Após as falas de abertura, a palavra foi passada para Luiz Beltrão — neto do comunicador homenageado. “Se a obra de Luiz Beltrão é fenomenal ao ponto de ser escolhido como onomástico de uma Cátedra universitária, nós como familiares queríamos deixar claro: ela é apenas o coronário de uma vida pautada pela ética e pela preocupação com os outros, em particular pelos mais humildes e desfavorecidos”, afirmou Beltrão, agradecendo a homenagem feita em nome de seu avô — um ícone em pioneirismo e inovação no cenário da Comunicação.
Durante a cerimônia, o prof. dr. Juliano Domingues apresentou a identidade visual da Cátedra, criada pelo professor Breno Carvalho, assim como as atividades a serem executadas durante os próximos anos. A primeira ação apresentada, o Colóquio Luiz Beltrão, consiste em realizar colóquios com pesquisadores do campo da comunicação sobre pesquisas desenvolvidas ou ainda em desenvolvimento. Outra atividade proposta são ciclos de seminários Icinform, que propõem debates ontológicos e epistemológicos no campo da comunicação, assim como uma integração entre os cursos da Escola de Comunicação e o Mestrado em Indústrias Criativas. Uma terceira ação, chamada de Criatividade para Sustentabilidade, promoverá mesas redondas e workshops sobre impacto social da comunicação, em parceria com o Instituto Humanitas e a Cátedra de Direitos Humanos Dom Helder Câmara. Ainda em homenagem a Luiz Beltrão, a Cátedra também propõe uma premiação para os melhores trabalhos do curso de graduação em Jornalismo.

_Listagem de dados_:
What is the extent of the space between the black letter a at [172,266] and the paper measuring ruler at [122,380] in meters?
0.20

_Instrução escrita A_: Copie do trecho sobre a Cátedra Luiz Beltrão o fragmento que começa em "Após as falas" e vai até "cenário da Comunicação.", inclusive.
_Instrução escrita B_: De acordo com o trecho sobre a Cátedra Luiz Beltrão, quem criou a identidade visual da Cátedra?
Responda com base somente no trecho.

_Resultado correto A_:
Após as falas de abertura, a palavra foi passada para Luiz Beltrão — neto do comunicador homenageado. “Se a obra de Luiz Beltrão é fenomenal ao ponto de ser escolhido como onomástico de uma Cátedra universitária, nós como familiares queríamos deixar claro: ela é apenas o coronário de uma vida pautada pela ética e pela preocupação com os outros, em particular pelos mais humildes e desfavorecidos”, afirmou Beltrão, agradecendo a homenagem feita em nome de seu avô — um ícone em pioneirismo e inovação no cenário da Comunicação.

_Resultado correto B_: O professor Breno Carvalho.